Yau Ching

Probing and formally innovative, the work of Hong Kong-born artist Yau Ching strategically pulls apart the conventional relationship between spectator and text. Inverting the roles of "tourist" and "native," Yau Ching rigorously interrogates the politics of representation, particularly in relation to questions of gender, exile, and cultural translation. Difference emerges as a core theme in her work, invoked and challenged by the incongruities of public and private memories.

Yau Ching's imagery is complexly layered, moving from diaristic documentary video to richly processed found footage. Issues of language and the limitations of expression are foregrounded, as she draws upon diverse sources, from personal memoirs and "video letters" to historically disparate literary and theoretical works. Fragmented voices and texts point to the failure of language to fix identity, and to the meanings that can be created through silences. Through overlapping and disruptions, she creates a kind of visual and aural stuttering that echoes the counter-discourse of the outsider. The subjects of Yau Ching's video works seem perpetually caught between visibility and invisibility, and the imagined or forgotten memories of a home that no longer exists.

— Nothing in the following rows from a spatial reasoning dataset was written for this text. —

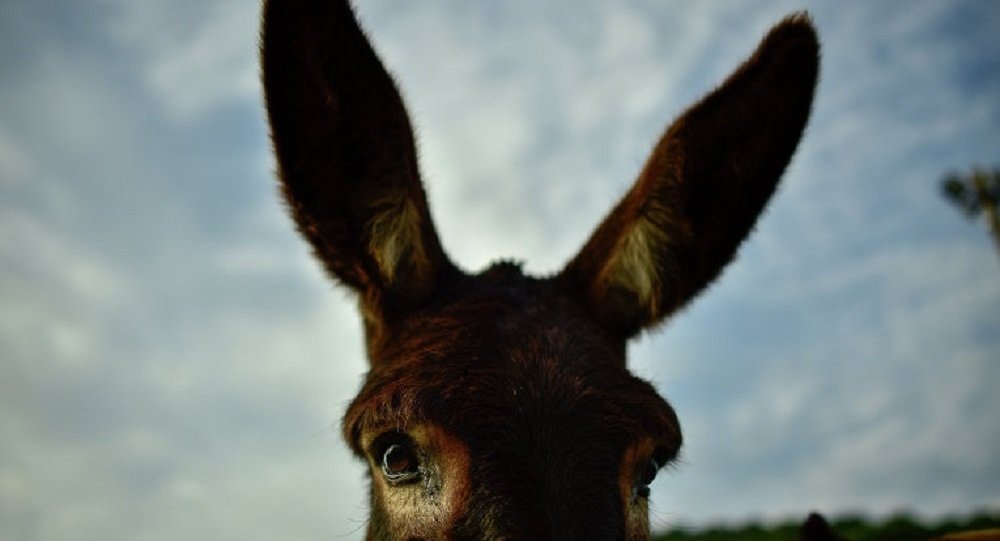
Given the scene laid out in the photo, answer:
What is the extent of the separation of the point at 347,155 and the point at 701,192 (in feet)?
5.45

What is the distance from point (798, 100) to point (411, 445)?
2.35 m

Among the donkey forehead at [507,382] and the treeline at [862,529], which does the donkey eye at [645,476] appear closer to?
the donkey forehead at [507,382]

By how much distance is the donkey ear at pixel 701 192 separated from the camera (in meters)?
3.26

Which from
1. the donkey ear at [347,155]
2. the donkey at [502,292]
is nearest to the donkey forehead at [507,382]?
the donkey at [502,292]

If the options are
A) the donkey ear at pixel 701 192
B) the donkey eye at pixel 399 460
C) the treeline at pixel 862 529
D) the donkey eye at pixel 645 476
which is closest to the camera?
the donkey eye at pixel 399 460

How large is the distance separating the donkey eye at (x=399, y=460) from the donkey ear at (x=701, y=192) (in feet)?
4.20

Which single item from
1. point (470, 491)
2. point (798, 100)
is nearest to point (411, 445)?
point (470, 491)

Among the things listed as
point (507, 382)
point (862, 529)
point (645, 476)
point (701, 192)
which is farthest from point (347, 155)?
point (862, 529)

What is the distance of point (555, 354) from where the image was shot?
266 cm

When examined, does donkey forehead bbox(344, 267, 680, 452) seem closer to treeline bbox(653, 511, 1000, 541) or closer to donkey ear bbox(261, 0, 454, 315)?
donkey ear bbox(261, 0, 454, 315)

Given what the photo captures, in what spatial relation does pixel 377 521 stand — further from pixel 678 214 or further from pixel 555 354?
pixel 678 214

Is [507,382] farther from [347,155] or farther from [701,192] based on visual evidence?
[701,192]

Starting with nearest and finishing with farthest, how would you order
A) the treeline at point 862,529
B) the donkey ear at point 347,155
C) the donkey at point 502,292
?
the donkey at point 502,292 → the donkey ear at point 347,155 → the treeline at point 862,529

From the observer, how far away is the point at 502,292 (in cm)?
313
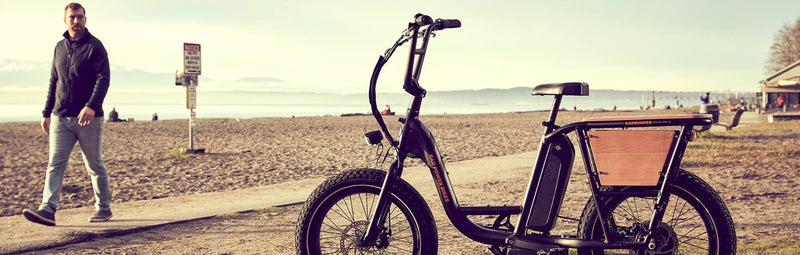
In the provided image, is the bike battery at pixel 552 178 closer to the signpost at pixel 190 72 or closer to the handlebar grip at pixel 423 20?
the handlebar grip at pixel 423 20

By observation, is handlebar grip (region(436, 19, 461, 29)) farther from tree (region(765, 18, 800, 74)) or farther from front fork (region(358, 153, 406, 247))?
tree (region(765, 18, 800, 74))

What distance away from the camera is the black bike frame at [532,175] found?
12.4 ft

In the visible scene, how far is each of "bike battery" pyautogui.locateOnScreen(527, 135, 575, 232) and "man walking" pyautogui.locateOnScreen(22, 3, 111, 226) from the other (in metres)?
4.23

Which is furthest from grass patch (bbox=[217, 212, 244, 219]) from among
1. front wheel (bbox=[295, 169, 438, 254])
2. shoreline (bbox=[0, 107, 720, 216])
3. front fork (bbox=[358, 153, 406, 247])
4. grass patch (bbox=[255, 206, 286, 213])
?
front fork (bbox=[358, 153, 406, 247])

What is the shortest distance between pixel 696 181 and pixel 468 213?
124 centimetres

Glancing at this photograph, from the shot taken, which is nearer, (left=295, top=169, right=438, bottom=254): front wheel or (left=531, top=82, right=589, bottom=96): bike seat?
(left=531, top=82, right=589, bottom=96): bike seat

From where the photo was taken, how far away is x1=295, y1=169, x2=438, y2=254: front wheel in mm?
3910

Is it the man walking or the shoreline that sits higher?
the man walking

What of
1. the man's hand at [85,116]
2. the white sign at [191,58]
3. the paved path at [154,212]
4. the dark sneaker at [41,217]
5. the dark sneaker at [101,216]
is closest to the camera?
the paved path at [154,212]

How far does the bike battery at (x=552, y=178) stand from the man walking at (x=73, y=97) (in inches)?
166

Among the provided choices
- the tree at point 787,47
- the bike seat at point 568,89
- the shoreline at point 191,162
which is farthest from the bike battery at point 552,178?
the tree at point 787,47

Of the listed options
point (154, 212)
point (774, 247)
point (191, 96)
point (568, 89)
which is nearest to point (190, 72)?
point (191, 96)

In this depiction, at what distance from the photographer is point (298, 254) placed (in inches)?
160

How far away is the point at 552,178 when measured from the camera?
3.95 meters
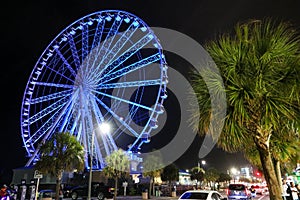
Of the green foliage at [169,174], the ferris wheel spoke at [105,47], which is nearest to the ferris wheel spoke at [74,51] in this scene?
the ferris wheel spoke at [105,47]

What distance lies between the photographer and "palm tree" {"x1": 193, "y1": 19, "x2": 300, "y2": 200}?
572cm

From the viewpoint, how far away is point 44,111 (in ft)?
98.5

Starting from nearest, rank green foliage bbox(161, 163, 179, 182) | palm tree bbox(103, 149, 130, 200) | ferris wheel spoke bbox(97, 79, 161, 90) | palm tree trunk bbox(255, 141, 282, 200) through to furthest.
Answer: palm tree trunk bbox(255, 141, 282, 200) < palm tree bbox(103, 149, 130, 200) < ferris wheel spoke bbox(97, 79, 161, 90) < green foliage bbox(161, 163, 179, 182)

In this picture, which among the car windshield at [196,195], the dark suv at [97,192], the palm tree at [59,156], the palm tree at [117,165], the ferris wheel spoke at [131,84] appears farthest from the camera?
the ferris wheel spoke at [131,84]

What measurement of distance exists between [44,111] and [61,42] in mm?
8431

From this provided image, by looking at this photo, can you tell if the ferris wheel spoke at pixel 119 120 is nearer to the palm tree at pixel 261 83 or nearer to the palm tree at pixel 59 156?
the palm tree at pixel 59 156

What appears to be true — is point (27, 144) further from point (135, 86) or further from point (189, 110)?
point (189, 110)

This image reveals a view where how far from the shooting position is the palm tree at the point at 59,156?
17453 millimetres

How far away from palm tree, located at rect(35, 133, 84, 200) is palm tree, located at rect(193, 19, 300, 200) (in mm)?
13986

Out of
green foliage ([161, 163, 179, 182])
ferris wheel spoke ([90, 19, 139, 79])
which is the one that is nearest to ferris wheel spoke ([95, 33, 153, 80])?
ferris wheel spoke ([90, 19, 139, 79])

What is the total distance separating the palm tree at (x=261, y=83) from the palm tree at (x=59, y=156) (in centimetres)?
1399

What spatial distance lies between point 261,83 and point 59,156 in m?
15.3

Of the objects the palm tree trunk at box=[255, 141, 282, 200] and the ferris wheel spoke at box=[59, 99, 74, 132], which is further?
the ferris wheel spoke at box=[59, 99, 74, 132]

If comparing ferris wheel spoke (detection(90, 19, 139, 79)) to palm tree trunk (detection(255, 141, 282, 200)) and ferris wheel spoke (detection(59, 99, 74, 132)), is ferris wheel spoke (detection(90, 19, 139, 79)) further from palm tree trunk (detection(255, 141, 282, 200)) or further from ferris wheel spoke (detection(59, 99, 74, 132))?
palm tree trunk (detection(255, 141, 282, 200))
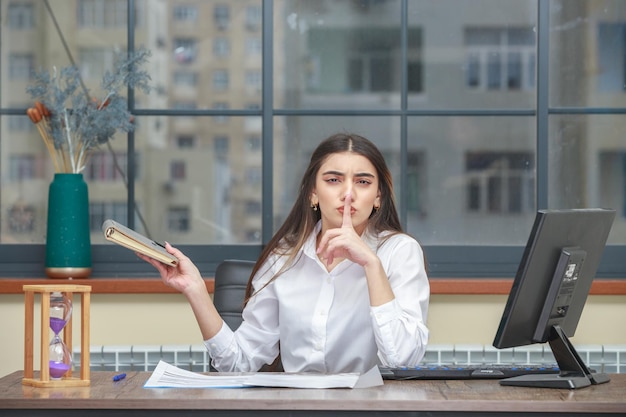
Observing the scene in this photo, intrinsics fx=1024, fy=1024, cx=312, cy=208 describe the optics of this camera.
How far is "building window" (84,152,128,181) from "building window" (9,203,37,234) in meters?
0.25

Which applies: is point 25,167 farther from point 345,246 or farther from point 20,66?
point 345,246

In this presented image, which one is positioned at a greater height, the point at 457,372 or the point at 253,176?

Yau Ching was born in 1966 in Hong Kong. She gained a B.A. from the University of Hong Kong, receiving the Urban Council Literary Award (Hong Kong). She moved to New York in 1990 to study at the New School for Social Research and the Whitney Museum Independent Study Program. She has taught at the School of Visual Arts, New York; University of California, San Diego and the University of Michigan.

She has received grants and awards from the Jerome Foundation, the Roothbert Fund, New York Foundation for the Arts, Hong Kong Arts Development Council; Lyn Blumenthal Fund for Independent Video; Astraea Foundation Grant; the Asian Cultural Council; and Image Forum, Japan. Yau Ching has had residencies at Video In, Vancouver, Canada; Harvestworks, New York; and Banff Centre for the Arts, Alberta, Canada. Her tapes have been screened at numerous museums, galleries, and festivals including the Hong Kong Arts Centre, Hong Kong; The Museum of Modern Art, New York; Zentrum fur Kunst und Medientechnologie, Karlsruhe, Germany; the London Film Festival; Galerie National du Jeu de Paume, Paris; the World Wide Video Festival in The Hague, The Netherlands; the Asian American International Film Festival, the New York Lesbian and Gay Film Festival, the Yamagata International Film Festival, Japan, the San Francisco International Lesbian and Gay Film Festival, and the Hong Kong International Film festival. She lives in Hong Kong and New York City.